Data listing =>
++++++++

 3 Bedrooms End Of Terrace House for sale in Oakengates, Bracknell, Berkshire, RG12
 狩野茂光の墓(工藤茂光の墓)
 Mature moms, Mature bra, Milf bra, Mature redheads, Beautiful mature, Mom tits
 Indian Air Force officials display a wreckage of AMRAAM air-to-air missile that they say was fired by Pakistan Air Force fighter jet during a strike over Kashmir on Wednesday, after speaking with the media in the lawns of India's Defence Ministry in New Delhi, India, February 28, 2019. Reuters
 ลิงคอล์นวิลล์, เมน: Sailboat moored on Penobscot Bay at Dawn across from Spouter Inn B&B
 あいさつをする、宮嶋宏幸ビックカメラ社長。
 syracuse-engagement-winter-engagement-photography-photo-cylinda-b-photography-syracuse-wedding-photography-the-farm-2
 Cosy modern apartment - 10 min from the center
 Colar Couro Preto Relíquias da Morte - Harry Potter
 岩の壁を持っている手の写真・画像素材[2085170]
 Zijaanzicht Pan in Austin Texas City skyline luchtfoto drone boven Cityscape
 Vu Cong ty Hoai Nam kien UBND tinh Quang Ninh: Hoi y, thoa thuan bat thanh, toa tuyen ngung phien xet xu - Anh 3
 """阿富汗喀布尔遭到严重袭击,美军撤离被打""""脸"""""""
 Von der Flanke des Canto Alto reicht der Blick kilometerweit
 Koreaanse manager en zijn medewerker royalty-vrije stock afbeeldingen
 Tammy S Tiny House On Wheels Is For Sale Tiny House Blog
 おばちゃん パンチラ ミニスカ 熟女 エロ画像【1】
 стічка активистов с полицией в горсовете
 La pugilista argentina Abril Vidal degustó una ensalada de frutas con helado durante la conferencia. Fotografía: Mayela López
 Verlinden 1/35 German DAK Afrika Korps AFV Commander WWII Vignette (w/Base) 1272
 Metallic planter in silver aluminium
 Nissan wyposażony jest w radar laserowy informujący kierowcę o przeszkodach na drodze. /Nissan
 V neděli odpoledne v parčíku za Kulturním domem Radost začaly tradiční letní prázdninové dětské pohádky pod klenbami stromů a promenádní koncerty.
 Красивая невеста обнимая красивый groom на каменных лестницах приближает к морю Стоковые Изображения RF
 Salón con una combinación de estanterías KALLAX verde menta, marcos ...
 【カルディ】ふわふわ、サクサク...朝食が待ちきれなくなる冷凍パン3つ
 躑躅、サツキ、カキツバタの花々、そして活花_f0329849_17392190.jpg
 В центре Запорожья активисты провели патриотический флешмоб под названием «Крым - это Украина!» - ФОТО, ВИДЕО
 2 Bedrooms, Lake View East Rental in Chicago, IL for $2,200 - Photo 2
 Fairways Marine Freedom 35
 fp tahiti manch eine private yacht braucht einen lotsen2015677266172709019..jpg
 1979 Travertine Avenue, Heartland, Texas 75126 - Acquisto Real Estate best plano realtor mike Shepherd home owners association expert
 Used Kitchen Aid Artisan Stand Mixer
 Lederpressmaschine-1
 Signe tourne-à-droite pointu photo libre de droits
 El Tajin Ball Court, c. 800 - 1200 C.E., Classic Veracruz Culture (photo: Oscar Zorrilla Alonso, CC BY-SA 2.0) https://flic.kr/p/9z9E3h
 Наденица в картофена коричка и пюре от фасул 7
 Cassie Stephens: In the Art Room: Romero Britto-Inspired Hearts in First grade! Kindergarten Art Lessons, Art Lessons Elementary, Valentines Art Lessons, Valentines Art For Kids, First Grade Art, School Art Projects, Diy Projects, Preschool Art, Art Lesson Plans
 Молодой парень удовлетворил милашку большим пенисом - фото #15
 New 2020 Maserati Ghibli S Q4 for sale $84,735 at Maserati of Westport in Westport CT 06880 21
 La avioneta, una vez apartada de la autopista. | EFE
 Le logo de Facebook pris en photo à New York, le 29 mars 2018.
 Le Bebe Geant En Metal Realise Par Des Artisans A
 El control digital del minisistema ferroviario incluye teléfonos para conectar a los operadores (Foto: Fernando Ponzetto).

++++++++

Description of the task =>
Using the entries shown above, reproduce verbatim the lines from the line bearing "おばちゃん パンチラ ミニスカ 熟女 エロ画像【1】" to the line bearing "Metallic planter in silver aluminium", inclusive.

Written solution =>
 おばちゃん パンチラ ミニスカ 熟女 エロ画像【1】
 стічка активистов с полицией в горсовете
 La pugilista argentina Abril Vidal degustó una ensalada de frutas con helado durante la conferencia. Fotografía: Mayela López
 Verlinden 1/35 German DAK Afrika Korps AFV Commander WWII Vignette (w/Base) 1272
 Metallic planter in silver aluminium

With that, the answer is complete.